→ **Excerpt**:
    “Once they are done milking, they can be sold for good quality meat,” Brenda said. “The key is that they need to be at least 75 percent Normande and less than 8 years old.”
    The Conleys said they experimented with the meat aspect of the breed last year, when they had a 75% cow they were unable to get bred.    
    “We milked her down and sold her meat quarters privately,” Brenda said. “The people who bought the meat are now on a waiting list for more because the meat quality was so good. This will be another income stream for us, and gives a much better cull value to our animals, verses selling them on the market.”
     Another niche market for the Normande breed is the market for A2A2 milk and genetics.
    “Studies are showing they are very close to Guernseys, who are currently the top breed for A2A2 milk,” Chris said. “We have tested 10 of our Normandes so far and six of those have come back as A2A2.”
    The Conleys plan to continue A2A2 testing in their herd and are working to accelerate the expansion of their Normande herd by purchasing full-blood, sexed embryos from France.
    “The embryos are being made now,” Brenda said. “Hopefully we’ll have them in our tank soon and in our animals this winter.”
    To add more genetic diversity to their herd, the Conleys purchased two heifers from the largest Normande breeder in the United States, Vosberg Valley View Farm located in South Wayne, Wis.
    The Normandes in the Conley herd range from 50 to 88 percent pure Normande. In the North American Normande Association, there are two types of Normande: purebred and full blood. As their Normandes continue being bred to 100 percent Normande bulls, they will eventually achieve the 100 percent status. Full blood Normandes can have their lineage traced back to the French herdbook. According to Brenda, there are only two or three herds in the United States that have full bloods currently.
    The Conleys are only using A2A2 bulls in their Normande breeding program. Brenda makes the mating decisions for each Normande cow on an individual basis, placing focus first on fertility and then milk.
    Normande bulls they are having success using include Redondo, Jeolavel, Infinity and Jefroid. They have used a limited amount of sexed Normande semen and only on first natural heats.
    The same priorities are applied to mating the Holsteins in the herd, but the Conleys employ a herd mating service for assistance with the many new, upcoming bulls available.
    “Throughout the whole herd, feet and legs are important because of how much we pasture the cows,” Brenda said. “They need to last the long walks to and from the barn.”
    The first Normande born on the Conleys’ farm was out of a Holstein cow named Patches. Today, Patches is in her eighth lactation and has become a foundation cow for their Normande herd, having had four Normande calves, including three daughters, who are standouts in their herd.
    “Patches’ daughter, Paige, has turned the heads of Holstein classifiers and A.I. representatives,” Chris said. “She is only 50 percent, but she is stylish, has a great udder and a high butterfat test. She has also had three daughters in four lactations.”
    Paige is due back in late August with a heifer calf, and Patches is due back in April, bred to a Normande for her ninth lactation.
    The Conleys’ interest in the Normande breed led them to become members of the North American Normande Association in 2012. They became more active within the organization, attending their first national Normande show in 2017. Since that time, they have become more involved in promoting the breed and last year exhibited at the national show, with plans to show four or five head at this year’s show Sept. 21 in Mineral Point, Wis.
    Chris is in the second year of a four-year term on the group’s board of directors, and the Conleys have also helped with the Normande booth at World Dairy Expo, where they enjoyed meeting other Normande breeders from around the world. The Conleys also hosted a national field day for their breed at their farm in July, with people from Wisconsin, Minnesota, Iowa and Missouri in attendance.

→ **Information supplied**:
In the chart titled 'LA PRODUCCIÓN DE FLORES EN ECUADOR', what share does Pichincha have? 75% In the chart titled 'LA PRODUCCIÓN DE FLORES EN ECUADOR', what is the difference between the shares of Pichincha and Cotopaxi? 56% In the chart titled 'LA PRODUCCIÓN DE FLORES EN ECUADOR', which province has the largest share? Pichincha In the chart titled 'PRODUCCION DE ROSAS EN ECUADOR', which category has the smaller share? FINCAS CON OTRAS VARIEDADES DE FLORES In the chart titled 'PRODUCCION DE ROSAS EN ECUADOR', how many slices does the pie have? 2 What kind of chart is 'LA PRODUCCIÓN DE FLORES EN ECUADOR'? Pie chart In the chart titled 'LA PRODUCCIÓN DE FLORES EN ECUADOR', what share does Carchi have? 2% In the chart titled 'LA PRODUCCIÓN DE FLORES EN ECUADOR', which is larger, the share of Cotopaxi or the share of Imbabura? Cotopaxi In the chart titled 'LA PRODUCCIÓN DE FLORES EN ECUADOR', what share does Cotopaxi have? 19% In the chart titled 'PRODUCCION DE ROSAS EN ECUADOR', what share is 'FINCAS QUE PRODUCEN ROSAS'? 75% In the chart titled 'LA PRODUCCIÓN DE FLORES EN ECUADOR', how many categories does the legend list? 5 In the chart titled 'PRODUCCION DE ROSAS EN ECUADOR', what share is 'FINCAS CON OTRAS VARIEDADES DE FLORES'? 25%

→ **Work order A**:
In the Normande excerpt, echo the stretch from "The Normandes in" through "full bloods currently." word for word.
→ **Work order B**:
According to the Normande excerpt, how many of the Conleys' tested Normandes came back as A2A2?

→ **Problem solution A**:
The Normandes in the Conley herd range from 50 to 88 percent pure Normande. In the North American Normande Association, there are two types of Normande: purebred and full blood. As their Normandes continue being bred to 100 percent Normande bulls, they will eventually achieve the 100 percent status. Full blood Normandes can have their lineage traced back to the French herdbook. According to Brenda, there are only two or three herds in the United States that have full bloods currently.

→ **Problem solution B**:
Six of the 10 Normandes tested came back as A2A2.